Vietnam, Irak, Syrie : qui était vraiment John McCain, «héros» regretté par l'exécutif français ?© Valérie Hache Source: AFP
Le sénateur républicain John McCain lors de l'ouverture du 57e festival de la télévision à Monaco, le 16 juin 2017 (image d'illustration).

Plusieurs membres de l'exécutif français, chef de l'Etat en tête, ont rendu hommage au sénateur républicain. Qualifié de «héros américain», John McCain était partisan d'un interventionnisme américain sans limite.

Dans le sillage de nombreuses personnalités politiques américaines, plusieurs membres du gouvernement français ont tenu à saluer la mémoire du sénateur républicain John McCain, décédé le 25 août des suites d'un cancer du cerveau. 

«John McCain était un vrai héros américain. Il a consacré sa vie entière à son pays. Sa voix manquera. Nos pensées respectueuses vont à ses proches», a tweeté le 26 août, en anglais, le chef de l'Etat français Emmanuel Macron.

Le ministre des Armées Florence Parly a usé de termes similaires pour rendre hommage à celui qui fut candidat à la Maison Blanche. Elle a notamment affirmé que ce dernier avait «inspiré des générations de part et d'autre de l'Atlantique». 

Même tonalité du côté de Jean-Yves Le Drian. Le ministre des Affaires étrangères a entre autres regretté la disparition d'un «analyste subtil de la vie internationale».  

Des remarques qui amènent à s'interroger sur cet homme, peu connu du grand public en France : quelles étaient ses positions internationales ?

Pilote lors de la guerre du Vietnam 

La vie de John McCain fut intimement liée aux conflits internationaux, à commencer par la guerre du Vietnam, conflit qui causera la mort de centaines de milliers de civils. Petit-fils d'amiral, il y effectue plusieurs bombardements en tant que pilote de l'armée américaine, alors que l'opinion publique dénonce les opérations militaires contre la population vietnamienne en lutte pour son indépendance. 

Capturé en 1967 à Hanoï après s'être éjecté de son avion abattu par un missile, il reste prisonnier durant cinq ans et demi. Lors de cette période de détention, il subit plusieurs mauvais traitements dont des actes de torture, qui lui laisseront des séquelles physiques. Libéré en 1973, il est décoré à son retour par le président Richard Nixon. De l'armée à la politique, il n'y a qu'un pas pour John McCain qui entame sa carrière au sein des Républicains en 1982. 

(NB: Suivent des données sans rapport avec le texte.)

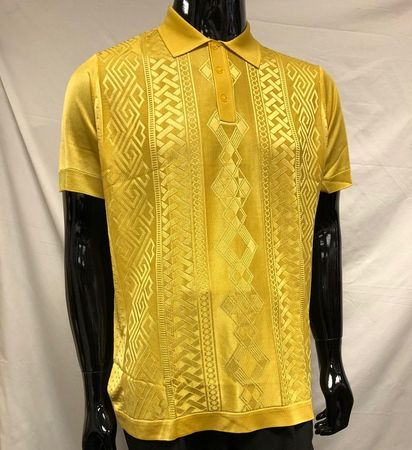 Mens Shiny Knitted 1960s Casual Shirt Pronti Mustard Gold 6414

Promoteur de la déstabilisation des «Etats voyous»

Au cours de sa longue carrière politique, l'ancien sénateur de l'Arizona a notamment été un fervent partisan de l'interventionnisme américain à travers le monde. En 1999, alors que Bill Clinton est à la tête des Etats-Unis, il soutient les bombardements américains (et de l'OTAN) de cibles serbes pendant la guerre du Kosovo. Alors que l'ONU peine à imposer une solution politique au conflit, John McCain reproche au président démocrate de ne pas envoyer davantage de troupes sur le terrain. 

Le journaliste Ben Norton a par exemple tweeté une carte datant de 2013 qui recense tous les pays dans lesquels le «belliciste» John McCain souhaitait voir «une intervention de l'armée américaine».

En 2000, alors qu'il est candidat aux élections primaires du parti Républicain dans l'optique de concourir à l'élection présidentielle, il milite pour une politique internationale clairement interventionniste incarnée par son projet de «Refoulement des Etats voyous» (Rogue State Rollback). Ce projet consiste à appuyer financièrement et militairement les opposants politiques de différents dirigeants comme le Nord-Coréen Kim Jong-il et l'Irakien Saddam Hussein, au sein même de ces pays, désignés unilatéralement comme «voyous» par Washington. 

Fervent partisan de la guerre en Irak 

Trois ans plus tard, en 2003, les Etats-Unis de Georges W. Bush adoptent une ligne politique interventionniste, proche de la sienne, et décident d'envahir l'Irak sous le prétexte de la présence sur place d'«armes de destruction massive». Malgré l’opposition de trois membres permanents du Conseil de sécurité (la Chine, la France et la Russie), l’ONU ne peut empêcher l’intervention américaine unilatérale en Irak.

Outre les centaines de milliers de morts du conflit, l’invasion américaine a conduit à l'effondrement de ce pays, et plus largement du Moyen-Orient, avec notamment la multiplication des attentats. C'est entre autres durant cette guerre qu'Abou Bakr Al-Baghdadi, futur numéro un de l'organisation djihadiste Daesh, a fait ses armes, passant cinq ans dans une prison américaine.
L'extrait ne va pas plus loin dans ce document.